Michael Beirut has written an elegant post that summarizes Lou’s career achievements in "The Four Lessons of Lou Dorfsman.”
I knew a more flesh and blood side of the man. I was a young associate editor at The Museum of Broadcasting, which had been founded by William S. Paley 1975, when Lou came to oversee the publications after he retired from CBS in 1991.
For the first few years we worked together Lou used the talents of a cadre of designers who had worked for him at CBS and then gone on to set up their own studios. I developed the editorial for exhibition catalogues or screening schedules that we needed, and Lou worked his magic. That process was thrilling to be a part of.
“How long is a piece of string?” is my favorite of his many in-process lines. He said it to our client whenever they were asking for specifics about costs for a project that was just in the brainstorming stage. Something can be anything. It’s the creative challenge to find out what it should be. “M.A., when are you going to go get a real job?” was another line he said, a lot. More about that later.
But what was most distinct about working with Lou was . . . it was FUN! We laughed and laughed over things big and small. He was enjoying being retired from a high-pressured job, and I was too young to worry. We were the perfect partners. His Zorba-like spirit for living filled the office. He was irreverent, funny, boisterous, cantankerous, smooth, polished, charismatic. He loved his community of designers and embraced the knowing spirit that binds those who demand good typography together into a band of brothers.
And they were all men. Lou was from a gender-specific time in big-time design. He didn’t apologize for it and he didn’t’ defend it. There was a raunchy side to his humor, which sparked and crackled when he was with the brethren but was willingly stifled by a sense of decorum around women (or at least around me).

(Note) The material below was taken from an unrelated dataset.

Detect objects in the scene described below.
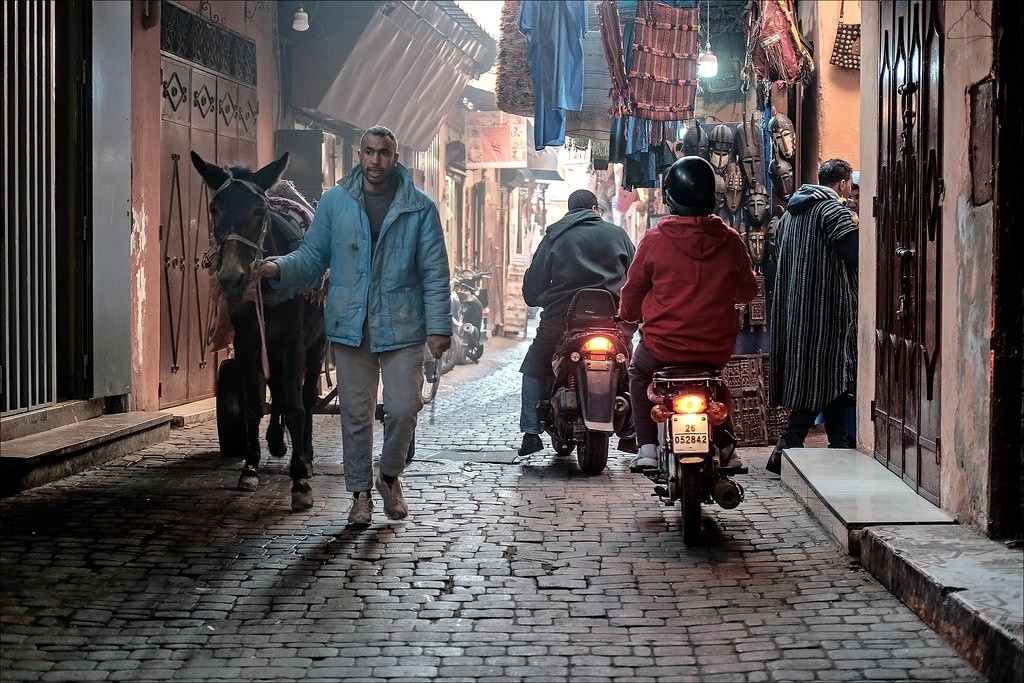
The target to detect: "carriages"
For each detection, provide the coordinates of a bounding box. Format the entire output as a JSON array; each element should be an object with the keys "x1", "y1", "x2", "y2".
[{"x1": 190, "y1": 149, "x2": 442, "y2": 512}]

It’s a shame that Matt Weiner never met Lou Dorfsman: the Lou-gene is completely missing from his Mad Men and they are a bloodless, one-dimensional lot in comparison.

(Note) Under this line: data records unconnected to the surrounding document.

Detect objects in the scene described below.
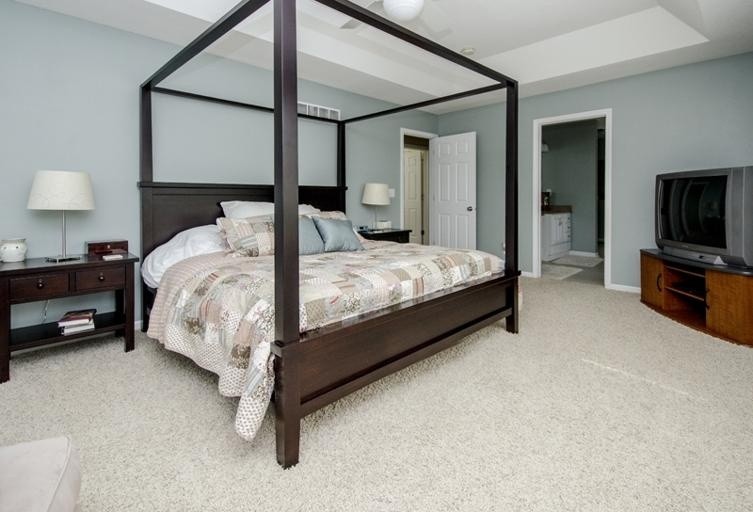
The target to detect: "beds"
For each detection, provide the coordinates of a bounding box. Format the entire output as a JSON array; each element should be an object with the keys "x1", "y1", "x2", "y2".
[{"x1": 137, "y1": 0, "x2": 523, "y2": 468}]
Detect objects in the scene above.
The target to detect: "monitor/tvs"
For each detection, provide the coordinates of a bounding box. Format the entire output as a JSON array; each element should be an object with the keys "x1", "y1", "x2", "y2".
[{"x1": 655, "y1": 166, "x2": 753, "y2": 269}]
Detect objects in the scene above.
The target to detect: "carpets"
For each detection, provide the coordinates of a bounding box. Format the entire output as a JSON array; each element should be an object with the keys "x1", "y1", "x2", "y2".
[{"x1": 540, "y1": 263, "x2": 583, "y2": 281}]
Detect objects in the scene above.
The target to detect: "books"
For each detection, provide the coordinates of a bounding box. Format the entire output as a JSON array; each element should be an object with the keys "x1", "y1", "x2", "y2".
[
  {"x1": 60, "y1": 317, "x2": 97, "y2": 337},
  {"x1": 56, "y1": 308, "x2": 97, "y2": 327}
]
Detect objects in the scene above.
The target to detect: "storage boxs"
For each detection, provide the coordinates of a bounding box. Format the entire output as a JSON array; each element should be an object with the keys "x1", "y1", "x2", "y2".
[{"x1": 84, "y1": 239, "x2": 128, "y2": 257}]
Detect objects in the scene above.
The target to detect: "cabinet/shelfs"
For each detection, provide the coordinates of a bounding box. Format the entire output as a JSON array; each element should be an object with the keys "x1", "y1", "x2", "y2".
[
  {"x1": 638, "y1": 246, "x2": 751, "y2": 352},
  {"x1": 541, "y1": 213, "x2": 571, "y2": 261}
]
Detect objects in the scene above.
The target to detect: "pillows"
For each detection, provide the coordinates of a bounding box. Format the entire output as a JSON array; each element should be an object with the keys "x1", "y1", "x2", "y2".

For ten years we worked closely, as his loyalty to William S. Paley meant he was going to continue to keep an eye on Paley's museum venture. He could be a very warm colleague, as he followed the vicissitudes of my dating with interest and advice. He loved to go out to lunch with the publications staff-—he was interested and engaged in everything.
One day, for no particular reason, he gave me a copy of the book about his career, Dorfsman & CBS, with this inscription, “To Dear M.A., Talented, hard working, underpaid . . .a delight to be in her company as an associate and friend-—all best wishes and here’s to a rewarding big career” Lou Dorsfman
It turned out that the piece of string we worked on together was long enough to turn into something "real" for me. It’s cliché to say “he taught me everything I know” but that doesn’t make it untrue.
I can’t match the professional accomplishments, but when things get needlessly grim in the office, I think about his ebullient spirit, and Bronx street kid sense of fight, and insist we all lighten up. For me, that's the best part of his legacy. The Gastrotypographicalassemblage (pictured above) is very nice too.
3 comments:
A beautiful tribute, a more moving obituary than the NY Times, and one that takes you closer to the man. Thank you.
Very well put MA.
It is indeed a wonderful thing to work with a recognized master of your profession. Not only are projects done with artfulness and elegance, but one learns a little of what true professional greatness is.
Glad to have been shown a bit more about Lou.
Thank you. It really is a pleasure to share stories about Lou. He was one of those forces of nature you meet once or twice in a lifetime.